Noch im Vorfeld der Sendung tat Erzbischof Niederauer das Notwendige:
„Es braucht eine Entschuldigung“ – erklärte er zu seiner Kommunionspendung an radikale Homo-Ideologen.
Erzbischof Niederauer äußerte sich in einer Stellungnahme für seine erzdiözesane Wochenzeitung ‘Catholic San Francisco’ vom 19. Oktober.
Die Webseite der Zeitung veröffentlichte den Text bereits am Donnerstag.
Er entspricht im Wesentlichen der Erklärung, die Mons. Niederauer am Mittwoch vor dem kanadischen Nachrichtendienst ‘LifeSiteNews.com’ abgab.
Ergänzt hat Mons. Niederauer jetzt eine Entschuldigung.
Die Stellungnahme
„Bei meinem ersten Besuch in der Pfarrei Most Holy Redeemer in San Francisco zelebrierte ich eine Messe.
Die Gemeinde war andächtig und die Liturgie wurde mit Ehrfurcht zelebriert. Ich bemerkte keine Demonstration, keinen Protest und keine Störung der Eucharistie.
Zur Kommunion – gegen Ende der Schlange – kamen zwei merkwürdig gekleidete Personen, um die Kommunion zu empfangen. Ich erinnere mich, daß einer von den beiden einen großen geblümten Hut oder eine Girlande getragen hat.
Ich habe nicht bemerkt, daß einer der beiden eine nachgeäffte Ordenstracht angehabt hätte.“
Der Erzbischof erklärt ferner, ihm sei erst nach dem Pontifikalamt klar geworden, daß die beiden weißgeschminkten Männer zur radikalen Homo-Organisation „Schwestern der ewigen Ausschweifung“ gehört hätten.
Zugleich betont er, daß seine Vorgänger den Mißbrauch heiliger Dinge durch diese Homo-Schwestern immer verurteilt haben.
Erst vor einem Jahr habe er selber das perverse Treiben der Gruppe in den Räumlichkeiten der Pfarrei Most Holy Redeemer untersagt.
Mons.

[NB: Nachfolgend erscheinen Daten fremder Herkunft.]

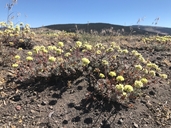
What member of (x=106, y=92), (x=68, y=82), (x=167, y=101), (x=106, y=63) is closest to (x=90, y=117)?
(x=106, y=92)

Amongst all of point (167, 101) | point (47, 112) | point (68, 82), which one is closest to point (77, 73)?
point (68, 82)

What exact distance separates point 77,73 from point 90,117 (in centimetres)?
137

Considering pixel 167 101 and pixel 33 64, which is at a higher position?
pixel 33 64

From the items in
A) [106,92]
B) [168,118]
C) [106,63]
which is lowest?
[168,118]

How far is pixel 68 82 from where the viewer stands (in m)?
4.78

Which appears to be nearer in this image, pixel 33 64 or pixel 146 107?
pixel 146 107

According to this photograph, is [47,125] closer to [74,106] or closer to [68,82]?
[74,106]

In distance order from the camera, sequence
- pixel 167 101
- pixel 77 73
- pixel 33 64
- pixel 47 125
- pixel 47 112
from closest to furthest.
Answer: pixel 47 125
pixel 47 112
pixel 167 101
pixel 77 73
pixel 33 64

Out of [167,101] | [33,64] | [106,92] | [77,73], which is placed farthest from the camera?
[33,64]

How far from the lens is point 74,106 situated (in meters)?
4.28

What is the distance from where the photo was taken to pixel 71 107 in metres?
4.25

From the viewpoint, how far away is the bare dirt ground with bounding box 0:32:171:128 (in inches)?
155

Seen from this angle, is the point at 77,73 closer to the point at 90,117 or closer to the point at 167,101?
the point at 90,117

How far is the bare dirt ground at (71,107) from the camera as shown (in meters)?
3.95
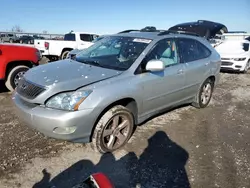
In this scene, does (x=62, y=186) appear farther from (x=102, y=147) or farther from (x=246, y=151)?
(x=246, y=151)

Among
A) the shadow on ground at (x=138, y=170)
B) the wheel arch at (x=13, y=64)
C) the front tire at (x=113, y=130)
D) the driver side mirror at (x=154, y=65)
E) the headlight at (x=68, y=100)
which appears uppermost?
the driver side mirror at (x=154, y=65)

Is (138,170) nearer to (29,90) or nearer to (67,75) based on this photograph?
(67,75)

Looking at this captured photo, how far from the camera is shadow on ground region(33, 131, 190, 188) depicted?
9.65 feet

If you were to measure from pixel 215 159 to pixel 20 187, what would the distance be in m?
2.69

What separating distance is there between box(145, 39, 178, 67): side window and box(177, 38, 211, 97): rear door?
0.19 m

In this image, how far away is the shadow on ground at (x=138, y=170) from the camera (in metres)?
2.94

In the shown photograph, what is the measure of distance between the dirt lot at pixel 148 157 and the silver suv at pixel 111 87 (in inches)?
14.0

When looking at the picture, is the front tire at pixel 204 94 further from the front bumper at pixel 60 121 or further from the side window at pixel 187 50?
the front bumper at pixel 60 121

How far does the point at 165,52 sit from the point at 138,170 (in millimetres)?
2193

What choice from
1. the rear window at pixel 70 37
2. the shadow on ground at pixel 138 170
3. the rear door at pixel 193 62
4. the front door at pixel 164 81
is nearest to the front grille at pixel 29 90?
the shadow on ground at pixel 138 170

Niederauer rechtfertigt weiter, daß er die Homo-Schwestern zwar von Bildern kenne. Bis zum letzten Sonntag habe er sie aber niemals persönlich gesehen: „Ich habe nicht erkannt, wer diese Leute waren, als sie sich mir näherten.“
Nach dem Pontifikalamt habe er realisiert, daß die beiden zu der Homo-Gruppe gehörten und daß es ein Fehler war, ihnen die Kommunion zu reichen:
„Dafür entschuldige ich mich bei den Katholiken der Erzdiözese San Francisco und bei allen Katholiken.“
Der Erzbischof fügte hinzu, daß die Kleidung der Homo-Vereinigung für Ordensschwestern zutiefst verletzend sei.
Damit präsentierten sie sich objektiv auf eine Art und Weise, in der es für sie nicht angemessen ist, die Heilige Kommunion zu empfangen. Noch viel weniger sei es für einen Amtsträger der Kirche angemessen, ihnen das Sakrament zu spenden.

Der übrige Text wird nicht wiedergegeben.